About this exercise:
In the pinata essay, which writer is credited with saying that God made the world round so we could not see too far ahead of ourselves?

Source extract:
Pinatas always scared me: Blindfolded kids flailing around with a big stick, small heads bobbing, excitement mounting, aggression swelling, the bigger kids positioning themselves for the sweep once the poor creature has been made to spill its treasure, me praying the pinata would break before a child was hit or before I might humiliate my children by demanding the game stop.

 

"It's not your party," someone might have told me.

 

"It's my kids," I would have said.

 

I never stopped the game. If it was okay with everyone else, or nine out of ten else, then probably my perception was skewed, my fears escalated beyond reason. I do foresee danger more acutely than do most people. The term scaredy-cat has been used.

 

But pinata is not just about the danger of someone getting smacked on the side of the head. It's also about that moment when the structure breaks and the tawdry confections spew out from the fractured critter and I wonder, was it worth it?

 

How do you like your beautiful pinata now? It was a work of art. We could have danced as it was raised and lowered, could have found our relationship with the spirit of the effigy, located that energy in our own bodies, become the other, danced the other. Instead we stood and cheered as our children competed for the honor of beating the crap out of the poor critter.

 

We had alternatives.

 

But then, we also have other ways of looking at the metaphor, because we know that to be broken open is as important as being made whole.

 

That breakthrough moment when everything cascades out might be scarier than the earlier walloping. You want to know something important at a moment like that, but everything is there at once—ideas, images, a line of poetry, a law of physics, a scene from a movie, a piece of philosophy, a verse from scripture. You wish everyone could see the connections you see then, but you cannot articulate all that has gathered. So you say nothing—and since no one else thought of it in just your way, it does not get said . . . unless you write about it.

 

As Wislawa Szymborska wrote of the clear conscience of the buzzard who has nothing to fault himself with, of the black panther without scruples, the piranha with no doubt of the rightness of his actions, the rattlesnake who approves of himself without reservation. That's why we turn from the news on CNN to "Nature" on PBS and watch the lion eating the antelope and are not offended.   

 

As Czeslaw Milosz wrote about the innocence of spiders, mantises, sharks, and  pythons. We are the ones who say "cruelty," he says, we are the ones who say "evil."

 

As Rainer Maria Rilke wrote of  those measured moments when something new has come to us, "Were it possible to see further than our knowledge reaches, perhaps we would endure our sadness with greater confidence than our joys."

 

"You darkness, that I come from," Rilke also wrote, "I love you more than all the fires that fence in the world, for the fire makes a circle of light for everyone, and then no one outside learns of you. But the darkness pulls in everything: shapes and fires, animals and myself, how easily it gathers them!—powers and people—and it is possible a great energy is moving near me. I have faith in nights."

 

God made the world round, Isak Dinesen wrote, so we could not see too far ahead of ourselves. God made the dark, Rilke suggests, so we could not see at all. Rilke saw us gathered into a reality unknown to our keenest vision, into a place where, as T. S. Eliot told us, we must wait knowing that what we do not know is the only thing we know.

 

So we come to the dark; we circle blind around the unknown. We have been alerted that a great energy is moving near us. Shall we dance or shall we be still? Shall we bring a stick? We will do as our wisdom, or fear, or habit tells us. We who are neither buzzard nor spider, neither piranha nor python, neither lion nor antelope: whatever we do, we are not innocent.

Collected data:
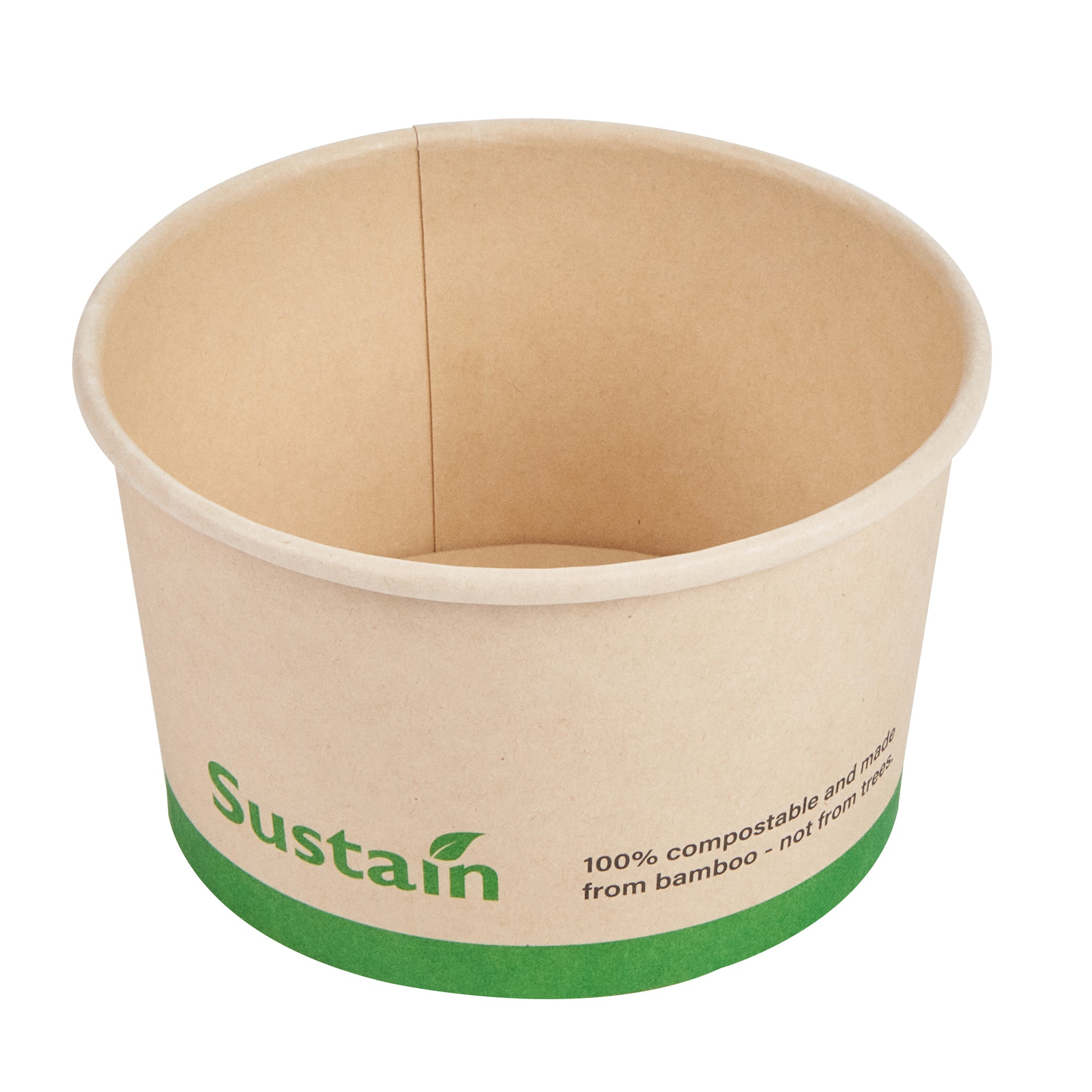 Sustain 12 oz Round Bamboo Paper To Go Cup - with PLA Lining, Compostable - 4" x 4" x 2 1/4" - 50 count box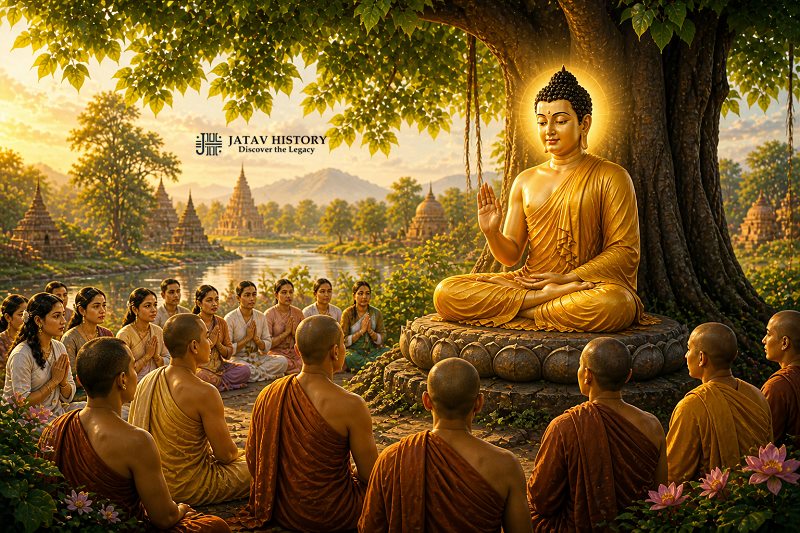 Gautam Buddha teaching peace and compassion to disciples under tree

Task answer:
Isak Dinesen